• **TASK ITEM**:
Go through the lines below and copy each one that holds the string "United".

• **RECORDS**:

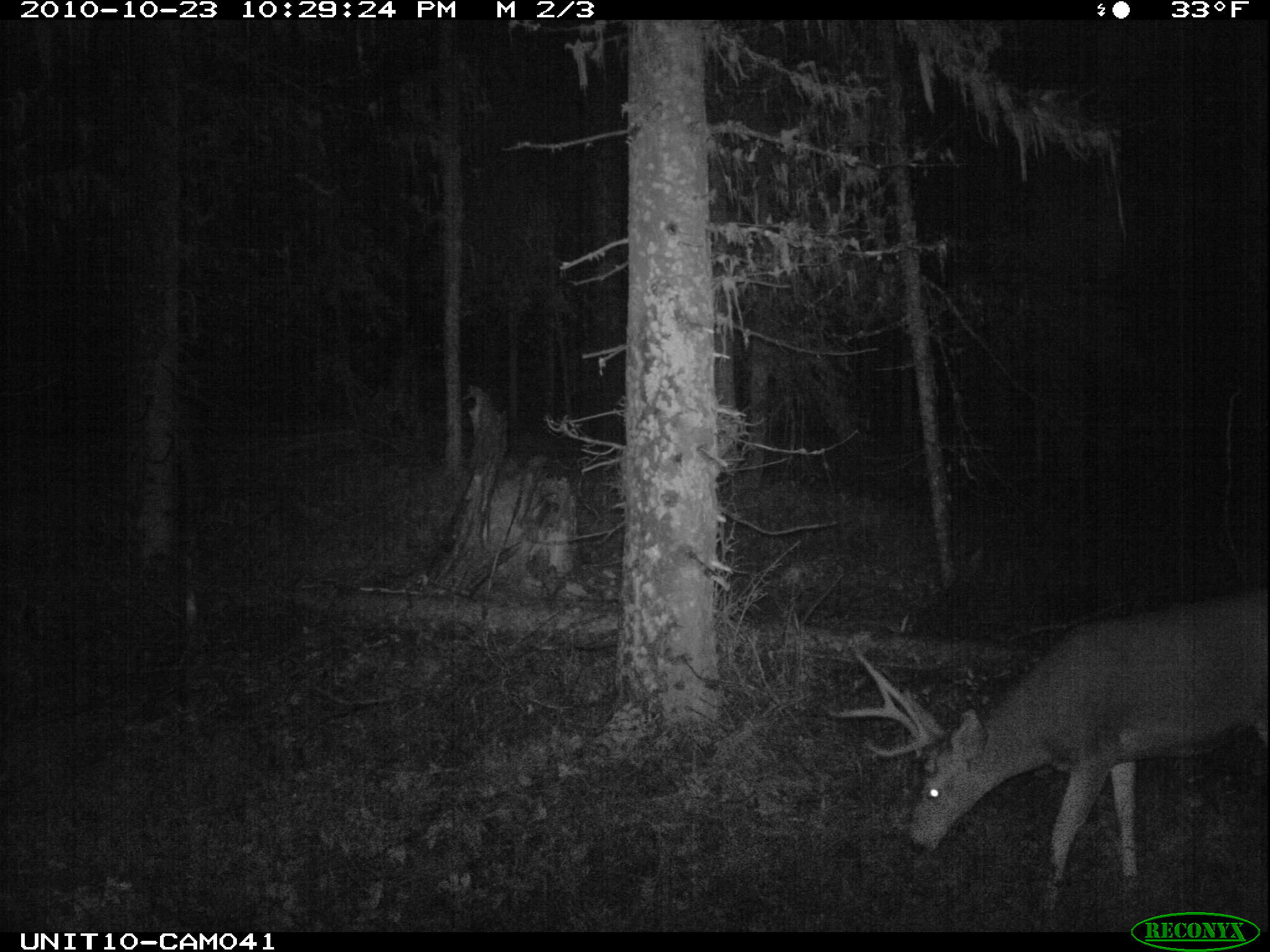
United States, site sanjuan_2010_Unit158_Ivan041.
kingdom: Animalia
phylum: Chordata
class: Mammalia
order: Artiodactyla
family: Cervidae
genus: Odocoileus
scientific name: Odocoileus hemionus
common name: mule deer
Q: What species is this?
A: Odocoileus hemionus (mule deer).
--
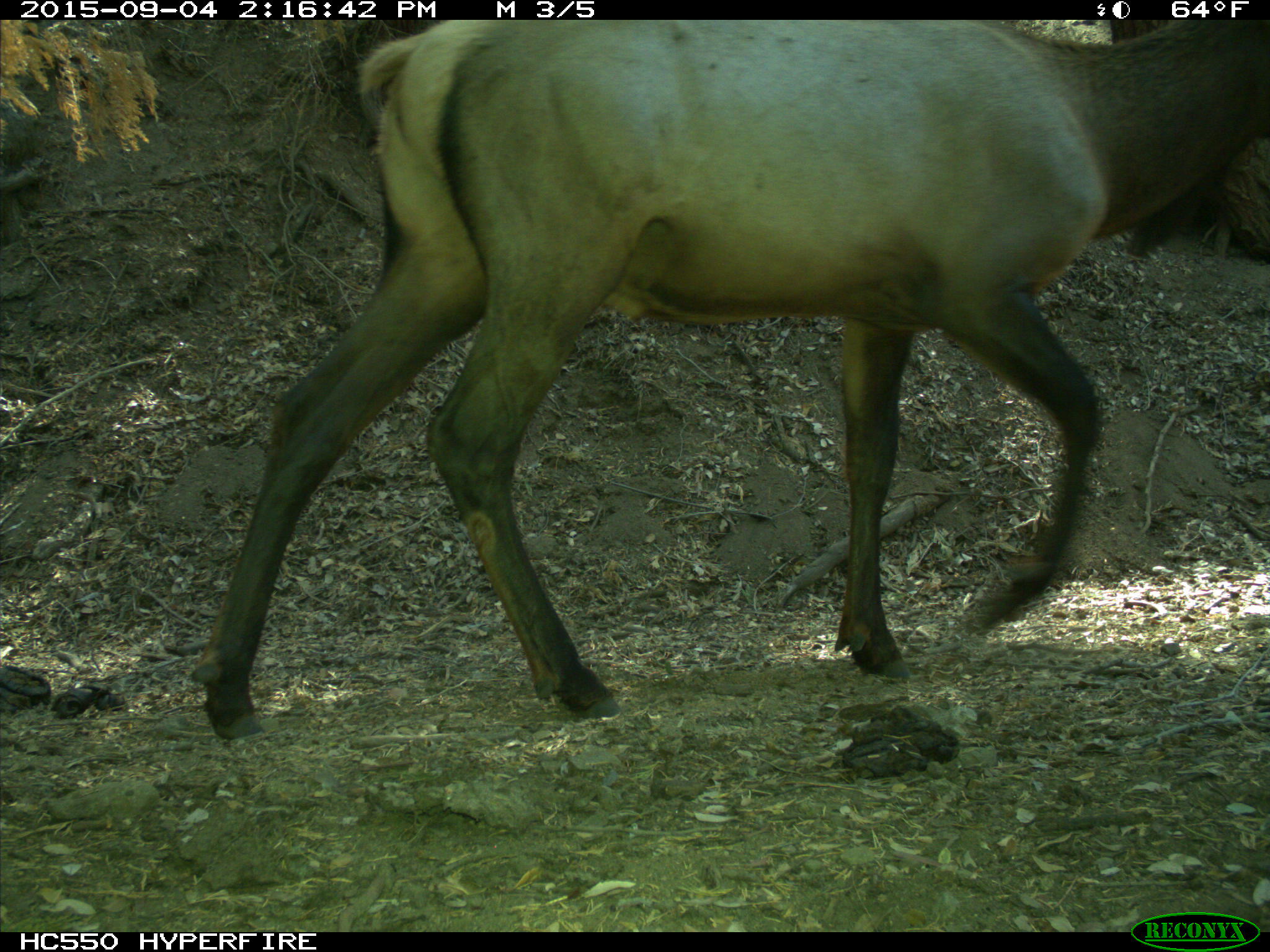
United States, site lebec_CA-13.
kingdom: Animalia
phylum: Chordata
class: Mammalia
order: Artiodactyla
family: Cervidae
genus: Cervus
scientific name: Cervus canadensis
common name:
---
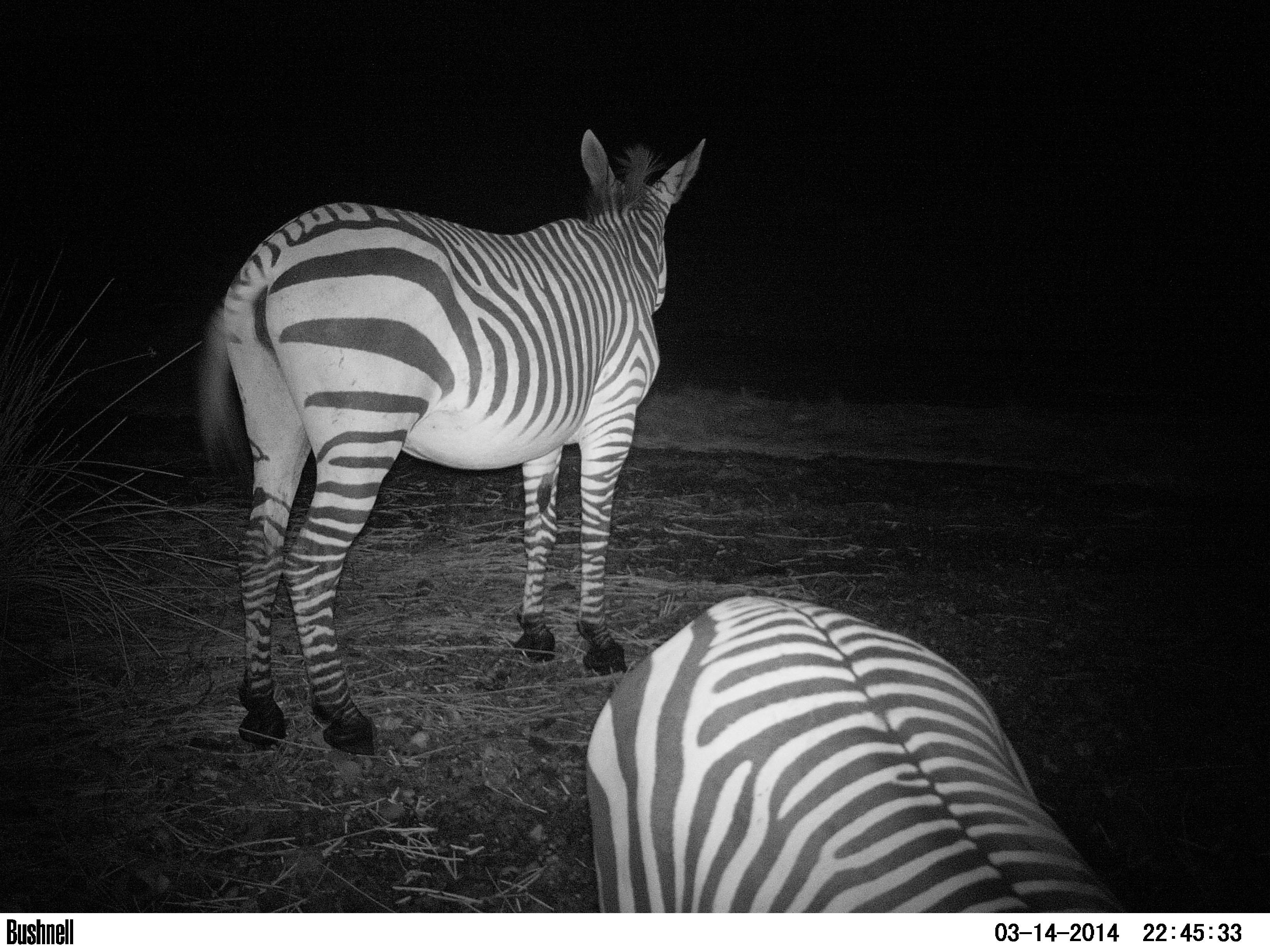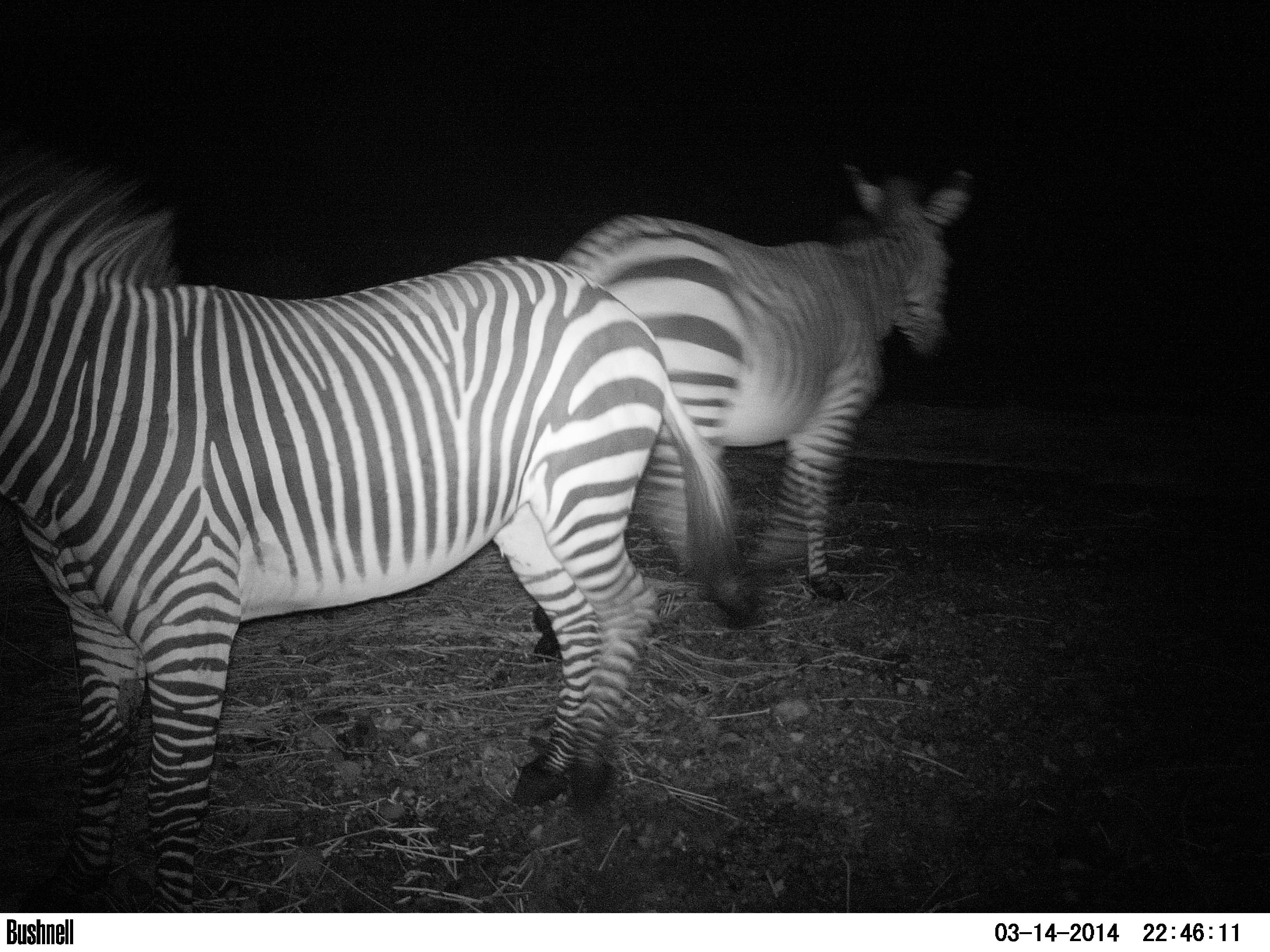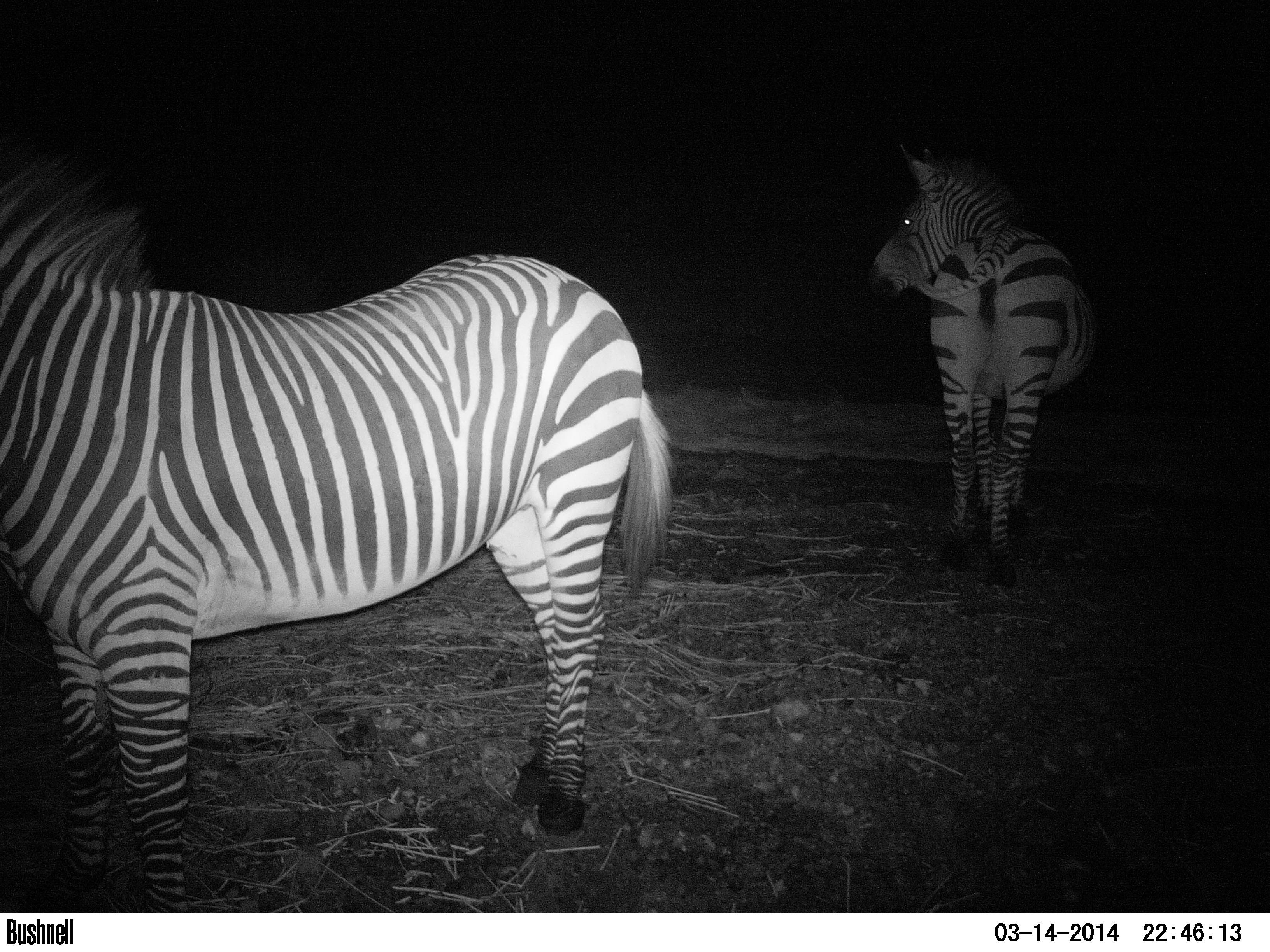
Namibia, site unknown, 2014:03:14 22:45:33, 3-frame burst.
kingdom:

• **ANSWER SPACE**:
United States, site sanjuan_2010_Unit158_Ivan041.
United States, site lebec_CA-13.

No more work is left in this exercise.